Omit images. Retype all entries verbatim.

+--

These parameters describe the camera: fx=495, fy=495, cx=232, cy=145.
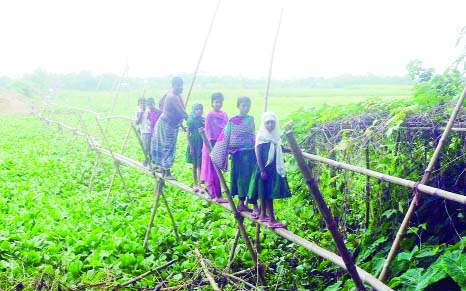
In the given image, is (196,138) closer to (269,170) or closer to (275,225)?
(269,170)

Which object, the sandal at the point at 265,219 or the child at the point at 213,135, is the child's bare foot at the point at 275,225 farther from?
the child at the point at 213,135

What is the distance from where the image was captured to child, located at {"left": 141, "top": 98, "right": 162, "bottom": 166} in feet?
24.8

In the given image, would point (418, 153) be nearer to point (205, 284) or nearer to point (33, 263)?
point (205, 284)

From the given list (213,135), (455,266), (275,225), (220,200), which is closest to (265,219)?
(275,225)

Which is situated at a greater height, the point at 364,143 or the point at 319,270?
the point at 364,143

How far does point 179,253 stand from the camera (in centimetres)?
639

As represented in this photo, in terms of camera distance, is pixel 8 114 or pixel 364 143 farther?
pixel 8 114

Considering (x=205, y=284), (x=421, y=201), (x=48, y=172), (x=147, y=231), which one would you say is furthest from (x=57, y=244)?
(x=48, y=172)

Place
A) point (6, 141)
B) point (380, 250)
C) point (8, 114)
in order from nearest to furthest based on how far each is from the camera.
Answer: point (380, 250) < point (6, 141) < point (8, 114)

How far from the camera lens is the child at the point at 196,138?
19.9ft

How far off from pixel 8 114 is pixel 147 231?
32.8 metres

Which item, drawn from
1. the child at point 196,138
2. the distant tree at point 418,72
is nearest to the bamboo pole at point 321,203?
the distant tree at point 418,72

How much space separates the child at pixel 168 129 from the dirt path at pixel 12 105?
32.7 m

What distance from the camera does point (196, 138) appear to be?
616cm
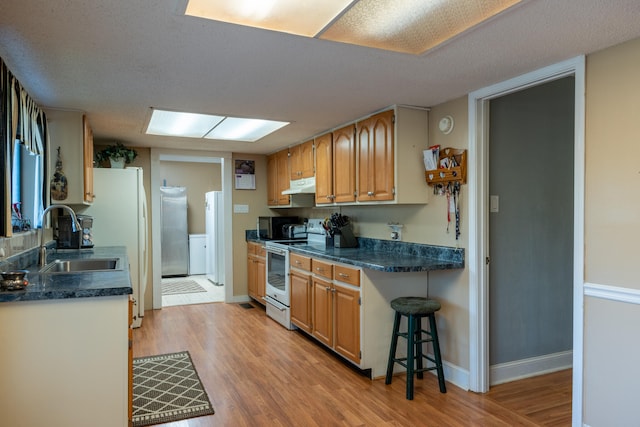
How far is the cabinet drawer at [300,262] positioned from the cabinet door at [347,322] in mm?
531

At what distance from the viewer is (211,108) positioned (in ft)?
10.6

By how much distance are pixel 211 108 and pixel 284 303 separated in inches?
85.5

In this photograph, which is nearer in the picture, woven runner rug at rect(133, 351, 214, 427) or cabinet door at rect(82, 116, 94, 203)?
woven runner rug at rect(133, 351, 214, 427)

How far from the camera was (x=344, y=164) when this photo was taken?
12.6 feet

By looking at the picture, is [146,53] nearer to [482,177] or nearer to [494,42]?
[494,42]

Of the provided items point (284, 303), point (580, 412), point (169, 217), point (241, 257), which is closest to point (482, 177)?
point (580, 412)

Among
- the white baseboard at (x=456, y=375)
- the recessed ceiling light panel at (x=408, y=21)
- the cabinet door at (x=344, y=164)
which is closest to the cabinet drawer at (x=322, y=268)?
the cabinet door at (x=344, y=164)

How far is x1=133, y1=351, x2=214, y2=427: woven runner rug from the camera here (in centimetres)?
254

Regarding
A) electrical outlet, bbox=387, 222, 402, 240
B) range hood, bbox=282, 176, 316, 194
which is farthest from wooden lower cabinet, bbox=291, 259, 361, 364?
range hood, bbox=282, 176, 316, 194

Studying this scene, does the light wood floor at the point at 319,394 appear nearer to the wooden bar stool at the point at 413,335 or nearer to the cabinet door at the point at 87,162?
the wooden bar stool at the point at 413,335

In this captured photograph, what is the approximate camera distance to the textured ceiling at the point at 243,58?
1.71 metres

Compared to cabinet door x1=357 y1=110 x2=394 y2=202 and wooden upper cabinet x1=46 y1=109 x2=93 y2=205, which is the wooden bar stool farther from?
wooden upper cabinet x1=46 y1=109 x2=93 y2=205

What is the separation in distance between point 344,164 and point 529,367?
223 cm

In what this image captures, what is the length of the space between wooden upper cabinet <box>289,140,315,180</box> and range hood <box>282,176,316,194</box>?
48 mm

+--

Result of this task:
These parameters describe the camera: fx=495, fy=495, cx=232, cy=145.
In the given image, is (196,138) closer to (269,170) or closer to (275,225)?
(269,170)

Which object, the sandal at the point at 265,219 or the child at the point at 213,135, is the child's bare foot at the point at 275,225 farther from?
the child at the point at 213,135

What is the distance from where the image was captured to child, located at {"left": 141, "top": 98, "right": 162, "bottom": 166} in feet?
24.8

In the given image, would point (418, 153) be nearer to point (205, 284) or nearer to point (33, 263)?
point (205, 284)

From the given list (213,135), (455,266), (275,225), (220,200), which is closest to (265,219)?
(275,225)

Which is situated at a greater height, the point at 364,143 or the point at 319,270?
the point at 364,143

How far does point 179,253 stand from the camera (in centimetres)?
639

As represented in this photo, in terms of camera distance, is pixel 8 114 or pixel 364 143 farther?
pixel 8 114

Considering (x=205, y=284), (x=421, y=201), (x=48, y=172), (x=147, y=231), which one would you say is furthest from (x=57, y=244)?
(x=48, y=172)

Place
A) point (6, 141)
B) point (380, 250)
C) point (8, 114)
in order from nearest to furthest based on how far each is from the camera.
Answer: point (380, 250) < point (6, 141) < point (8, 114)

How far from the camera lens is the child at the point at 196,138?
19.9ft

How far off from pixel 8 114 is pixel 147 231?
32.8 metres

Which item, drawn from
1. the child at point 196,138
2. the distant tree at point 418,72
is nearest to the bamboo pole at point 321,203?
the distant tree at point 418,72

How much space separates the child at pixel 168 129 from the dirt path at pixel 12 105?
32.7 m

What distance from the camera does point (196, 138) appear to be?
616cm
How far is the cabinet drawer at [300,262] positioned from the cabinet door at [347,322] in mm?
531

At what distance from the viewer is (211,108) positioned (in ft)?
10.6

By how much distance are pixel 211 108 and pixel 284 303 separated in inches?
85.5

In this photograph, which is nearer in the picture, woven runner rug at rect(133, 351, 214, 427) or cabinet door at rect(82, 116, 94, 203)?
woven runner rug at rect(133, 351, 214, 427)

How far from the camera was (x=344, y=164) when this photo was taken?
12.6 feet

By looking at the picture, is [146,53] nearer to [482,177] or nearer to [494,42]?
[494,42]

Of the provided items point (284, 303), point (580, 412), point (169, 217), point (241, 257), which is closest to point (482, 177)?
point (580, 412)

Among
- the white baseboard at (x=456, y=375)
- the recessed ceiling light panel at (x=408, y=21)
- the cabinet door at (x=344, y=164)
which is closest to the cabinet drawer at (x=322, y=268)?
the cabinet door at (x=344, y=164)

How far is x1=133, y1=351, x2=214, y2=427: woven runner rug from the camera here (in centimetres)?
254

Regarding
A) electrical outlet, bbox=387, 222, 402, 240
B) range hood, bbox=282, 176, 316, 194
which is farthest from wooden lower cabinet, bbox=291, 259, 361, 364?
range hood, bbox=282, 176, 316, 194

Studying this scene, does the light wood floor at the point at 319,394 appear nearer to the wooden bar stool at the point at 413,335 or nearer to the cabinet door at the point at 87,162?
the wooden bar stool at the point at 413,335

In this captured photograph, what is the approximate camera distance to the textured ceiling at the point at 243,58?
1.71 metres

Compared to cabinet door x1=357 y1=110 x2=394 y2=202 and wooden upper cabinet x1=46 y1=109 x2=93 y2=205, which is the wooden bar stool farther from?
wooden upper cabinet x1=46 y1=109 x2=93 y2=205

What is the separation in distance between point 344,164 and point 529,367?
223 cm

In what this image captures, what is the length of the space between wooden upper cabinet <box>289,140,315,180</box> and range hood <box>282,176,316,194</box>?
48 mm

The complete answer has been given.